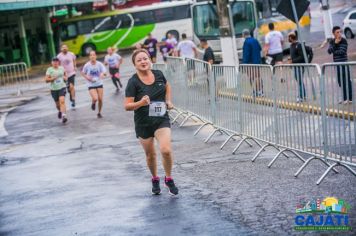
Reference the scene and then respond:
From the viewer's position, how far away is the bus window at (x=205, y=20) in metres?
30.1

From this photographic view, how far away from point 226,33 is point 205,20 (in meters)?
8.37

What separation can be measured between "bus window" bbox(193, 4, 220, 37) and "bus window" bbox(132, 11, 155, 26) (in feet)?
78.9

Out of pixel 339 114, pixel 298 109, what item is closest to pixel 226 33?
pixel 298 109

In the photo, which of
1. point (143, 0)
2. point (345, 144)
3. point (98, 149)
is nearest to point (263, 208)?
point (345, 144)

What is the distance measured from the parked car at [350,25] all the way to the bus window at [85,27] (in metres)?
20.4

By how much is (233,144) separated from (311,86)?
3.58 metres

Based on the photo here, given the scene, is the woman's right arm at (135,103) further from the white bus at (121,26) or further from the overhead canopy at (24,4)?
the white bus at (121,26)

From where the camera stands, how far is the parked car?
128 feet

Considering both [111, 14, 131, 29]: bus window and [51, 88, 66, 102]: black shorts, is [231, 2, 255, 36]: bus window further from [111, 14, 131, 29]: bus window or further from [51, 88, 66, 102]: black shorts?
[111, 14, 131, 29]: bus window

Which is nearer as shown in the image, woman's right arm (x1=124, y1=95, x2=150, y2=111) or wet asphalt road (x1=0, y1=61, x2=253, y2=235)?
wet asphalt road (x1=0, y1=61, x2=253, y2=235)

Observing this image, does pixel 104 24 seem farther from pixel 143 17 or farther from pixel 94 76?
pixel 94 76

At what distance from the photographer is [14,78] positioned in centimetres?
3278

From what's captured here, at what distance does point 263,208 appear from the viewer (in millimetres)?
8219

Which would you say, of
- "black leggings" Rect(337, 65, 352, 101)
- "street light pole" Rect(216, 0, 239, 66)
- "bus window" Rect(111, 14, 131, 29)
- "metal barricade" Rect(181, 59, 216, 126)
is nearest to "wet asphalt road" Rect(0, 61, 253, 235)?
"metal barricade" Rect(181, 59, 216, 126)
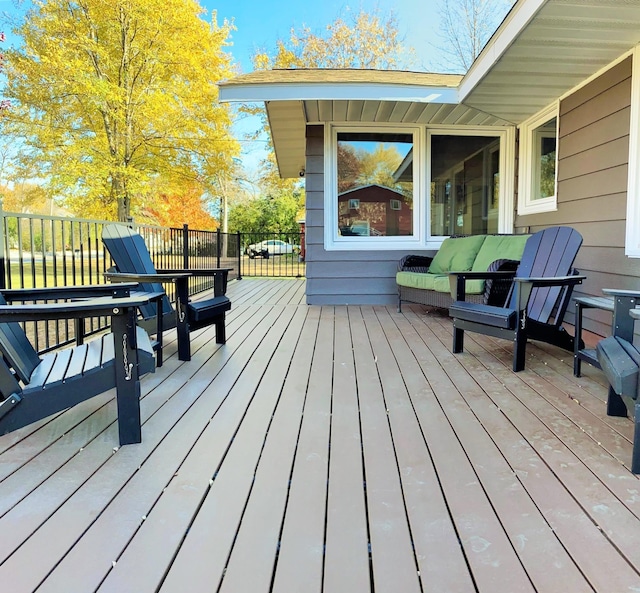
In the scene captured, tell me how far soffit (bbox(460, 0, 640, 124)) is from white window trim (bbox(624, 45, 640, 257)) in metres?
0.24

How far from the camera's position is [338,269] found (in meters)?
5.73

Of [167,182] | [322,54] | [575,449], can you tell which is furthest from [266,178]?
[575,449]

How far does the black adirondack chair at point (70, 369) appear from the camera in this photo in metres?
1.61

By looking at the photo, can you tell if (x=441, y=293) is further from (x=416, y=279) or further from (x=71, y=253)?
(x=71, y=253)

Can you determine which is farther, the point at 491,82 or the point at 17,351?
the point at 491,82

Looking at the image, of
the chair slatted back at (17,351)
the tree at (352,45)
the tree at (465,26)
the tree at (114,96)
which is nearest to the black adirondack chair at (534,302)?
the chair slatted back at (17,351)

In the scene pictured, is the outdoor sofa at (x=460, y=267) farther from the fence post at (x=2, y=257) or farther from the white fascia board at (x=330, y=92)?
the fence post at (x=2, y=257)

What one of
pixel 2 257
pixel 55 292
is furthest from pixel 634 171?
pixel 2 257

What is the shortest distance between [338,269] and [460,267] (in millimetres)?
1535

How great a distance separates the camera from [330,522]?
1.32 meters

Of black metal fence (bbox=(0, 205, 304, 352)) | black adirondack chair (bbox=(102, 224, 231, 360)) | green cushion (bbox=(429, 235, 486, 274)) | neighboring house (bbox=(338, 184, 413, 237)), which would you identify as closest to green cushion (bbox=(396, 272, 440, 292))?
green cushion (bbox=(429, 235, 486, 274))

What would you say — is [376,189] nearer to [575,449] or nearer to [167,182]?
[575,449]

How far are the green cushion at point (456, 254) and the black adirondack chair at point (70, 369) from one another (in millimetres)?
3701

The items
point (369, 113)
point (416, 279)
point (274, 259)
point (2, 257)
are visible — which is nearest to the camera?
point (2, 257)
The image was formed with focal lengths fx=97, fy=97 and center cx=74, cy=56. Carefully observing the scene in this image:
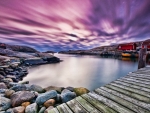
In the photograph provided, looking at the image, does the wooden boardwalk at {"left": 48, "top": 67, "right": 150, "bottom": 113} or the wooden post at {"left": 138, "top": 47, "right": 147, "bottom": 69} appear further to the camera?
the wooden post at {"left": 138, "top": 47, "right": 147, "bottom": 69}

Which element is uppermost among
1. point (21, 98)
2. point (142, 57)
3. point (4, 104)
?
point (142, 57)

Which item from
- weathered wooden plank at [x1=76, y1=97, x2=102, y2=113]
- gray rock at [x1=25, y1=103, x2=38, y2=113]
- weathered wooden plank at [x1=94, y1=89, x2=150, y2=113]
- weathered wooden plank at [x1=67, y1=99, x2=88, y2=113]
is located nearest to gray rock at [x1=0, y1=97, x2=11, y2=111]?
gray rock at [x1=25, y1=103, x2=38, y2=113]

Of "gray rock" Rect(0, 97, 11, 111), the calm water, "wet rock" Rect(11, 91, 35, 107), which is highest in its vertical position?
"wet rock" Rect(11, 91, 35, 107)

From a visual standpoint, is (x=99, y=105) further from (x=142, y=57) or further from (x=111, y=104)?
(x=142, y=57)

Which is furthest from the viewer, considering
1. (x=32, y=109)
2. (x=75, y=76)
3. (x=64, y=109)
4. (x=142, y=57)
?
(x=75, y=76)

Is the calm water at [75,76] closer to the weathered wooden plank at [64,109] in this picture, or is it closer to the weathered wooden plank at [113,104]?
the weathered wooden plank at [113,104]

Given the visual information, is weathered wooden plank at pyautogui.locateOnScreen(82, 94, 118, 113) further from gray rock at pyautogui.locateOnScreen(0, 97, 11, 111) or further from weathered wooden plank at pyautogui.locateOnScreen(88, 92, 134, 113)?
gray rock at pyautogui.locateOnScreen(0, 97, 11, 111)

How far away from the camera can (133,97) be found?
2898 mm

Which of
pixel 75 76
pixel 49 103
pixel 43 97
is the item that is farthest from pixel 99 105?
pixel 75 76

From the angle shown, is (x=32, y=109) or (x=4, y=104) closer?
(x=32, y=109)

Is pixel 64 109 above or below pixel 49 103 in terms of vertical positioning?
above

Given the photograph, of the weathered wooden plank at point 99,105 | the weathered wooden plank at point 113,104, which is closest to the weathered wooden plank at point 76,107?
the weathered wooden plank at point 99,105

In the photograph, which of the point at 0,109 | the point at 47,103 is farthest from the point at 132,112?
the point at 0,109

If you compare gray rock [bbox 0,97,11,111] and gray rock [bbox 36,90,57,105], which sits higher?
gray rock [bbox 36,90,57,105]
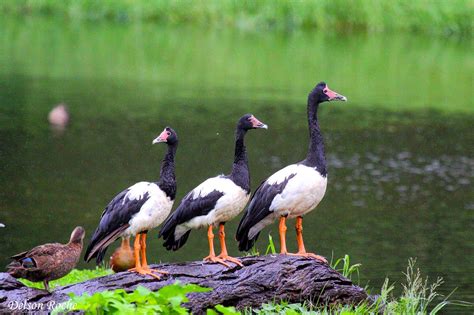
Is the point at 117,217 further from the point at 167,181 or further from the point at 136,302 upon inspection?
the point at 136,302

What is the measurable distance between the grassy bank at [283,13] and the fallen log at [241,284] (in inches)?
1254

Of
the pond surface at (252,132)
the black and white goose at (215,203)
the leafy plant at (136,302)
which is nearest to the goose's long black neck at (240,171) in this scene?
the black and white goose at (215,203)

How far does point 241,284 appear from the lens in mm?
9414

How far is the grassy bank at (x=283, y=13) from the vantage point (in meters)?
41.2

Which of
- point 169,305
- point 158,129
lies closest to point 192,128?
point 158,129

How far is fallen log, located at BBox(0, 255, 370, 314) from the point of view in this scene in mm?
8945

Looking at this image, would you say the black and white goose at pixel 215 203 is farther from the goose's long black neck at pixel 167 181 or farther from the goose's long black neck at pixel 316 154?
the goose's long black neck at pixel 316 154

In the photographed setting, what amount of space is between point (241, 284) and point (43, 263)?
5.73 feet

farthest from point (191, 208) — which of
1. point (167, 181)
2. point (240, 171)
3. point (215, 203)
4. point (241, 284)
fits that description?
point (241, 284)

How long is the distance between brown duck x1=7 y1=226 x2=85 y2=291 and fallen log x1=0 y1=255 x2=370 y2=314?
0.31 meters

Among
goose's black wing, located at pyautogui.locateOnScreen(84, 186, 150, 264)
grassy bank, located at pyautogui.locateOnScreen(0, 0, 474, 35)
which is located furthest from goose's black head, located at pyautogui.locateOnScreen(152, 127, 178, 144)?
grassy bank, located at pyautogui.locateOnScreen(0, 0, 474, 35)

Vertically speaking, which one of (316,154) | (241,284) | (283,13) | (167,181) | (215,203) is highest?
(283,13)

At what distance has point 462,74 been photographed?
33219mm

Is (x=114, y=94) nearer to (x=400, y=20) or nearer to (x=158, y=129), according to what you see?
(x=158, y=129)
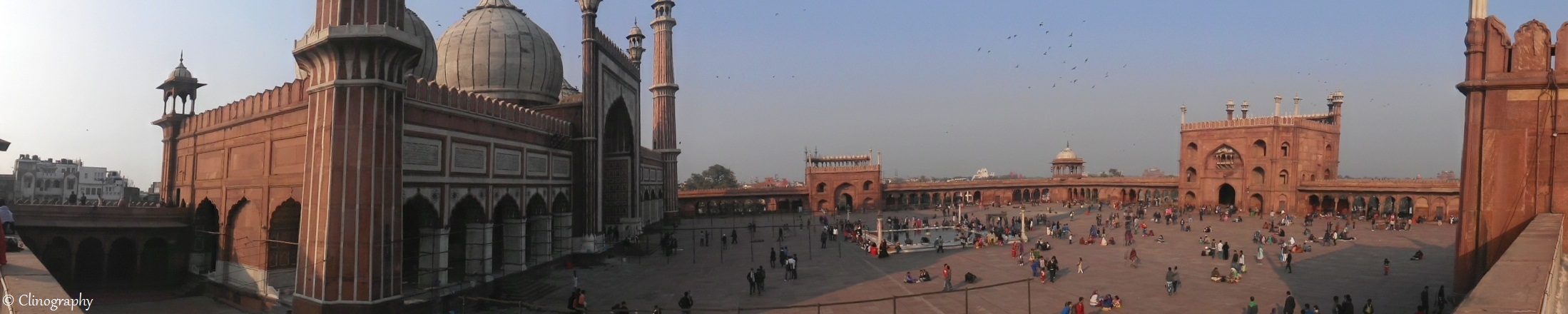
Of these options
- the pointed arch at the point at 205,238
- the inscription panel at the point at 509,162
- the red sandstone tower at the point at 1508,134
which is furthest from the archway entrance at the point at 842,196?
the red sandstone tower at the point at 1508,134

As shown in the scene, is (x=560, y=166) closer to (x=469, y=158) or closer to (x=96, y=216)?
(x=469, y=158)

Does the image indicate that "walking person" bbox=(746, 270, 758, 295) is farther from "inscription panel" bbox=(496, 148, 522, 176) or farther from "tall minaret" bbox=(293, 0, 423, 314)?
"tall minaret" bbox=(293, 0, 423, 314)

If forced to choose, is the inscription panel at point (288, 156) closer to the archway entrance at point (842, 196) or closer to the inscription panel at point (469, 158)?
the inscription panel at point (469, 158)

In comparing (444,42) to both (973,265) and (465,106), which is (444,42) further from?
(973,265)

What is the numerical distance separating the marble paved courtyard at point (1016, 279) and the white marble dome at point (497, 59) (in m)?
7.37

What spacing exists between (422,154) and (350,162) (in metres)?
3.64

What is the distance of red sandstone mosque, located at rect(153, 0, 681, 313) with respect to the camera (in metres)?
13.6

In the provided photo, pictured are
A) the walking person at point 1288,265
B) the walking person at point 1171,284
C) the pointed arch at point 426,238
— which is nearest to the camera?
the pointed arch at point 426,238

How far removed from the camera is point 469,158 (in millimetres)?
19391

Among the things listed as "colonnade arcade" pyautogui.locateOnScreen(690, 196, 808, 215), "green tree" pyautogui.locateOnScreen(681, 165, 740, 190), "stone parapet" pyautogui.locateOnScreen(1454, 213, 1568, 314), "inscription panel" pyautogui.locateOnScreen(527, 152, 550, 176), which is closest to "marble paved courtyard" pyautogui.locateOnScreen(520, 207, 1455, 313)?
"inscription panel" pyautogui.locateOnScreen(527, 152, 550, 176)

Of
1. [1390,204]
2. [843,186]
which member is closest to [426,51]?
[843,186]

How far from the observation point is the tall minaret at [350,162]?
13.5 m

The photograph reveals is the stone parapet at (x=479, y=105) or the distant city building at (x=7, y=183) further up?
the stone parapet at (x=479, y=105)

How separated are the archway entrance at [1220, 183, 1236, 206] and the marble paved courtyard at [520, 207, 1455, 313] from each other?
74.1 feet
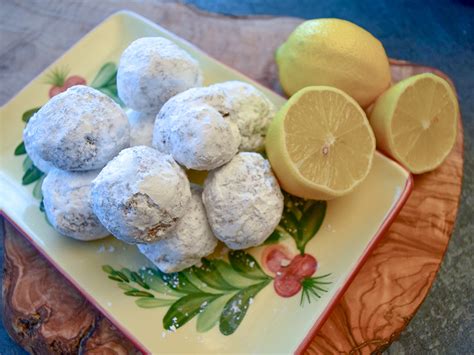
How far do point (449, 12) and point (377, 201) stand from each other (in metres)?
1.14

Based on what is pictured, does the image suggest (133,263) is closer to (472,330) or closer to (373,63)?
(373,63)

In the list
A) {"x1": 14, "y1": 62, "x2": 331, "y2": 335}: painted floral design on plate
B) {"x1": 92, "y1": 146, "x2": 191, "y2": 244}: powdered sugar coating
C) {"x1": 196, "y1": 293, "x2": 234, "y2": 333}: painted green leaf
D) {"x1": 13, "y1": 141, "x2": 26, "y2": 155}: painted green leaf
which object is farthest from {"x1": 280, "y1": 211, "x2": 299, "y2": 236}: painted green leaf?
{"x1": 13, "y1": 141, "x2": 26, "y2": 155}: painted green leaf

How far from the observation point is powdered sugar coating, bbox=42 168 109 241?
112 centimetres

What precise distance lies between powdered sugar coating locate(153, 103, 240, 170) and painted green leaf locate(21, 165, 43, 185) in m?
0.42

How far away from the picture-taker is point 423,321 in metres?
1.40

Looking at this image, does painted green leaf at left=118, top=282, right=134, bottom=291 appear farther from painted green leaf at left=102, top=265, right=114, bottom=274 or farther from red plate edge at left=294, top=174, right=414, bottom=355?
red plate edge at left=294, top=174, right=414, bottom=355

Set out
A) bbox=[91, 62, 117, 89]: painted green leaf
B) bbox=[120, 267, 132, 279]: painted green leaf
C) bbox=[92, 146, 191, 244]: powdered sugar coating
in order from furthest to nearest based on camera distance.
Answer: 1. bbox=[91, 62, 117, 89]: painted green leaf
2. bbox=[120, 267, 132, 279]: painted green leaf
3. bbox=[92, 146, 191, 244]: powdered sugar coating

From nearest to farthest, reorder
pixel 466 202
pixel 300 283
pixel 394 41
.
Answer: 1. pixel 300 283
2. pixel 466 202
3. pixel 394 41

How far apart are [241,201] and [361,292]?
39cm

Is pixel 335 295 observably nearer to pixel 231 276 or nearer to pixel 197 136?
pixel 231 276

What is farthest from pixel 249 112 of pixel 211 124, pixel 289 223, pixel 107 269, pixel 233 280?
pixel 107 269

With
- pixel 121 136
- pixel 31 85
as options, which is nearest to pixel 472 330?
pixel 121 136

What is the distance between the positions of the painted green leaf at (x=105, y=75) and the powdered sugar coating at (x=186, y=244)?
0.53 meters

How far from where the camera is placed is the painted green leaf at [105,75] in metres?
1.50
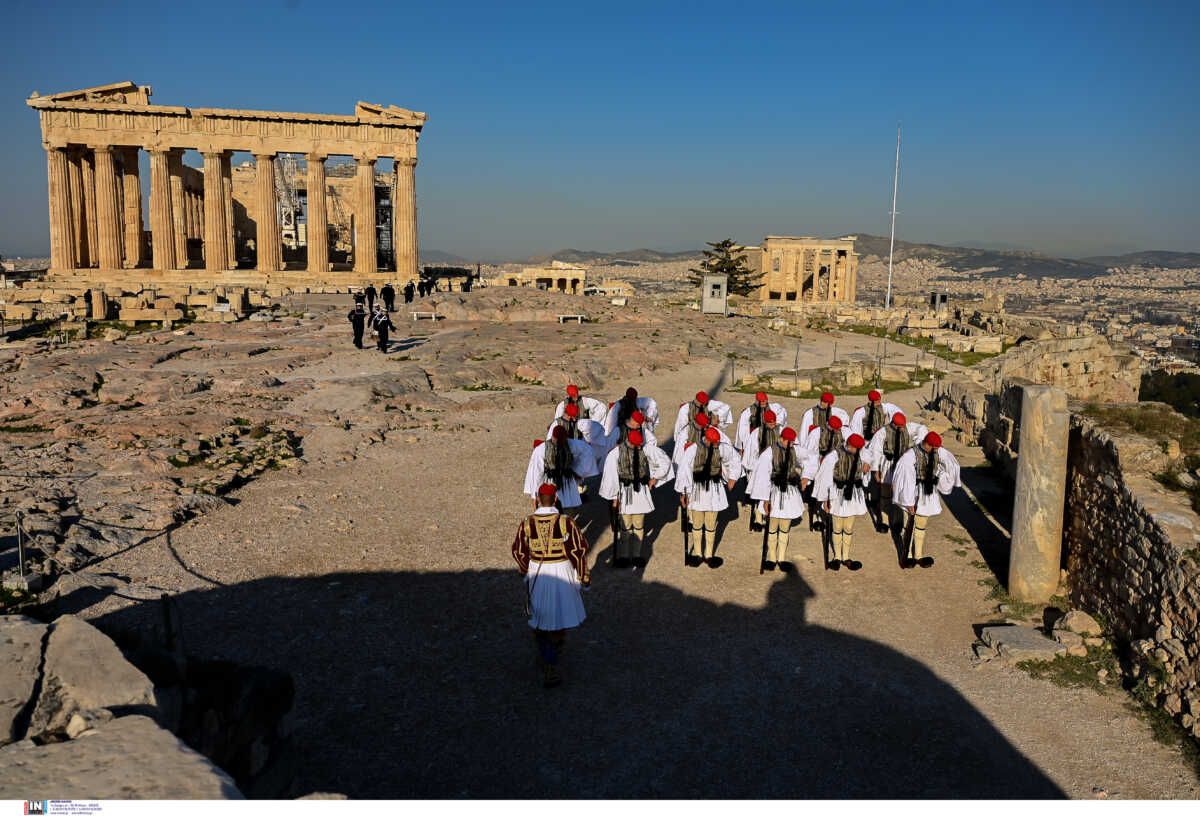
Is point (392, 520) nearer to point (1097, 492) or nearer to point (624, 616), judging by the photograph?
point (624, 616)

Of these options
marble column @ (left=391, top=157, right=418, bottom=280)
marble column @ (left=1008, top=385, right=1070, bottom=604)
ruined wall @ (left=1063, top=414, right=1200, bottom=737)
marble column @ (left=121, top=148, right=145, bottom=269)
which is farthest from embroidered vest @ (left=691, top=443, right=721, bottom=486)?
marble column @ (left=121, top=148, right=145, bottom=269)

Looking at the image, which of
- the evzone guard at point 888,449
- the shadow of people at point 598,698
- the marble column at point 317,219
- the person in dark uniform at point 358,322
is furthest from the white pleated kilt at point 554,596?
the marble column at point 317,219

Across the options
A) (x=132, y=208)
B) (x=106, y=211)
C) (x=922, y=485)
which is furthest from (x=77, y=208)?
(x=922, y=485)

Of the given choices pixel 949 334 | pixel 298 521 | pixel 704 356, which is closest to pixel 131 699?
pixel 298 521

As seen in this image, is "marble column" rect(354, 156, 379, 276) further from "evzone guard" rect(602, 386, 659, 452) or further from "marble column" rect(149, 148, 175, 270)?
"evzone guard" rect(602, 386, 659, 452)

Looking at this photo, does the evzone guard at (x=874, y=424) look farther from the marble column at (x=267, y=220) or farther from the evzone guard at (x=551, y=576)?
the marble column at (x=267, y=220)

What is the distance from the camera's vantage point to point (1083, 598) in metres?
9.49

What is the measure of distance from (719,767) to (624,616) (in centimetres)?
302

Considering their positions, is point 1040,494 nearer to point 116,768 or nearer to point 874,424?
point 874,424

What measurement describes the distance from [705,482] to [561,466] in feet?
6.54

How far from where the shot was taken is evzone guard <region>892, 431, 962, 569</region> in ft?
36.1

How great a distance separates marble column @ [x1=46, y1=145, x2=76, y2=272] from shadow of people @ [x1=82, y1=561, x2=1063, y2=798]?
1941 inches

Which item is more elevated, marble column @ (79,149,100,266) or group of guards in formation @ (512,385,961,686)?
marble column @ (79,149,100,266)

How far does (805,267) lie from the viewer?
69.3 metres
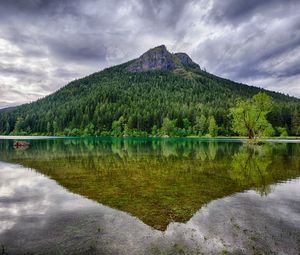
################
# SHORT EXERCISE:
State how many lines in the items above contain the word "bank", giving only the number.

# SOLVED PROBLEM:
4